____ Texte de la page
À ce jour, quatre coffrets de quatre volumes sont parus. Chaque album est pris en charge par une formation différente (toutes sans le saxophoniste, sauf un titre sur le volume 13) à laquelle il a confié une partie de ses Bagatelles. Il reste 124 pièces à enregistrer, donc a priori trois coffrets à venir.
Pour avoir une vision dézoomée de ces 16 disques parus, faisons comme Zorn. Rangeons, classifions et thématisons.

Les quartets : le cœur du réacteur
(volumes 1, 5, 11, 12, 13, 15)

Zorn a un rapport privilégié à cet effectif, on le sait depuis son quartet Masada avec Dave Douglas, Greg Cohen, Joey Baron et plus récemment avec Julian Lage, Jorge Roeder et Kenny Wollesen. Plus d’un tiers des albums Bagatelles sont enregistrés par des quartets : voilà qui confirme cette appétence. Parmi ceux-ci, une autre tendance zornienne de ces dernières années se dessine : la prédominance de la guitare. Et les guitaristes s’illustrent particulièrement dans Cleric et les formations de Jim Black et de Mary Halvorson (qui, en plus de son propre groupe, est présente dans celui de Kris Davis).
________
____ Données fournies
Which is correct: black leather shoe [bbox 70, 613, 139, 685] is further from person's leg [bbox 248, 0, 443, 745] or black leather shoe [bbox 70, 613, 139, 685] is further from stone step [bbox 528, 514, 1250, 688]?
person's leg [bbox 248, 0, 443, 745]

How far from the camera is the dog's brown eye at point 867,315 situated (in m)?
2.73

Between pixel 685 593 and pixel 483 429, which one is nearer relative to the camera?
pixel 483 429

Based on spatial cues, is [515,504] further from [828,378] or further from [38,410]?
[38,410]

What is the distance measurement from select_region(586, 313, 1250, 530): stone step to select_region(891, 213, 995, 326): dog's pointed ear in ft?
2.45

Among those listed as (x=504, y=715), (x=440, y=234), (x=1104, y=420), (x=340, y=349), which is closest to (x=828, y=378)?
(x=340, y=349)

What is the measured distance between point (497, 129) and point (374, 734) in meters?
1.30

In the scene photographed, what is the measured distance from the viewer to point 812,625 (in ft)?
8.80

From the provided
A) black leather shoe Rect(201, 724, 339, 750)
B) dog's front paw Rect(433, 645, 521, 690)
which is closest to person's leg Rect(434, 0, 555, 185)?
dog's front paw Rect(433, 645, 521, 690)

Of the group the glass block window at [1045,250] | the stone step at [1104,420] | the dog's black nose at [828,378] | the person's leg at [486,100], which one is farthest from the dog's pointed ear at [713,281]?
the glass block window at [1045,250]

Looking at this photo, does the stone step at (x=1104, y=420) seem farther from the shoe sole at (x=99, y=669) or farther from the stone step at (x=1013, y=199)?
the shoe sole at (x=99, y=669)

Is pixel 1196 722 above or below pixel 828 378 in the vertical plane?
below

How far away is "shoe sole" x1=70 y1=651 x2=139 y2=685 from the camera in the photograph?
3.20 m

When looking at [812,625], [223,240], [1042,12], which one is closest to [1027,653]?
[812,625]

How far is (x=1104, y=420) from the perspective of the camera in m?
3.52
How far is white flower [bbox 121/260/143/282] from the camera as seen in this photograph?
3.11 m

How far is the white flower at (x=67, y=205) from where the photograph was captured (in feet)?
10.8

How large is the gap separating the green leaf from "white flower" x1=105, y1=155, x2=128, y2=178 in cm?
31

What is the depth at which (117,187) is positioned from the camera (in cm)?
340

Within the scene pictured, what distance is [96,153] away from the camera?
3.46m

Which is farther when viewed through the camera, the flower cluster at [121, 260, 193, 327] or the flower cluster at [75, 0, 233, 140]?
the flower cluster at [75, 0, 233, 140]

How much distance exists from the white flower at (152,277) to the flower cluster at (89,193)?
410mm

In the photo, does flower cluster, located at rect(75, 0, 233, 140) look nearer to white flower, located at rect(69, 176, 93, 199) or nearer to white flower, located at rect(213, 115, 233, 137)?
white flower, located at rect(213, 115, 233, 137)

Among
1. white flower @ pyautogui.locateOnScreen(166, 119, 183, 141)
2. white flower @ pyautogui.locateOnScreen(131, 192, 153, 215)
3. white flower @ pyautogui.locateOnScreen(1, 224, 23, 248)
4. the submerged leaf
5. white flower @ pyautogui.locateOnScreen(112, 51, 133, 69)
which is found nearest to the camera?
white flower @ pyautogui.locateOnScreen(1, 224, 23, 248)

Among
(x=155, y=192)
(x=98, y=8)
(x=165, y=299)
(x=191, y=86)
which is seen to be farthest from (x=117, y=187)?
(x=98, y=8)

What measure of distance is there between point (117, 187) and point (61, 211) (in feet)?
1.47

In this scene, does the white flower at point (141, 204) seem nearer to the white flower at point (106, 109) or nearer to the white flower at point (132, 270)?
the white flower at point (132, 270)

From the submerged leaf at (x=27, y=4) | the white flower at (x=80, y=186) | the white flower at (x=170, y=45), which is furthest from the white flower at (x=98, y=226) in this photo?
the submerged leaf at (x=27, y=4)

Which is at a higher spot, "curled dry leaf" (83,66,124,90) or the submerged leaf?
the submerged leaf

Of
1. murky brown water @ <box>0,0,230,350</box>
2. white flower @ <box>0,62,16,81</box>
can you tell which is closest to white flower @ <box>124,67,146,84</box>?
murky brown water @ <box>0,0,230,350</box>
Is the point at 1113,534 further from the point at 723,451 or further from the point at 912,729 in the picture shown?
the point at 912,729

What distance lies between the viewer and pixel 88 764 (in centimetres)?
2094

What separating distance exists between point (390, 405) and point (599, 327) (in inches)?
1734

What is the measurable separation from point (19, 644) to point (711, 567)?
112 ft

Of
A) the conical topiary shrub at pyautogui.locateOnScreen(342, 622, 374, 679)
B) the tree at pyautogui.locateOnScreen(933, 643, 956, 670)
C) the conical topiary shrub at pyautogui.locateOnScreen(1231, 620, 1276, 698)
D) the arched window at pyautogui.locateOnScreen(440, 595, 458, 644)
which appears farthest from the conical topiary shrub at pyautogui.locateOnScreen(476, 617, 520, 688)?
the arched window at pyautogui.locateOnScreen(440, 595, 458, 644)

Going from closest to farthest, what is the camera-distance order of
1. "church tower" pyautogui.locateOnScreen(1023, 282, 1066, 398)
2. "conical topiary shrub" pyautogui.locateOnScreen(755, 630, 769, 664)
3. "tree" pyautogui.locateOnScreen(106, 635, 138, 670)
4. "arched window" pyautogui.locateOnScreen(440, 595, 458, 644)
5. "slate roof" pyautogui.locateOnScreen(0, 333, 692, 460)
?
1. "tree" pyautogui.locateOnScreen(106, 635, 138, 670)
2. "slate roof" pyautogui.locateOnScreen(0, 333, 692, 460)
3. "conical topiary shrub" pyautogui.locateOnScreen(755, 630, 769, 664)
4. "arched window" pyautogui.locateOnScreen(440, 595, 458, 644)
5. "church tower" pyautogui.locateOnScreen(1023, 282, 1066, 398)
________
(Consigne 1)
Les affirmations suivantes concordent-elles avec le texte sur les Bagatelles ? Répondez par oui ou par non en citant les mots décisifs du texte.
(a) Quatre coffrets de quatre volumes sont parus à ce jour.
(b) Le saxophoniste joue sur l'ensemble des albums.
(c) Moins d'un tiers des albums Bagatelles sont enregistrés par des quartets.
(Consigne 2)
Répondez à ces questions d'après le texte sur les Bagatelles.
(a) Combien de coffrets restent a priori à venir ?
(b) Combien de disques sont parus ?
(c) Quels volumes sont classés parmi les quartets ?

(Réponse 1)
(a) Oui : « À ce jour, quatre coffrets de quatre volumes sont parus. »
(b) Non : « toutes sans le saxophoniste, sauf un titre sur le volume 13 »
(c) Non : « Plus d’un tiers des albums Bagatelles sont enregistrés par des quartets »

(Réponse 2)
(a) Trois coffrets.
(b) 16 disques.
(c) Les volumes 1, 5, 11, 12, 13 et 15.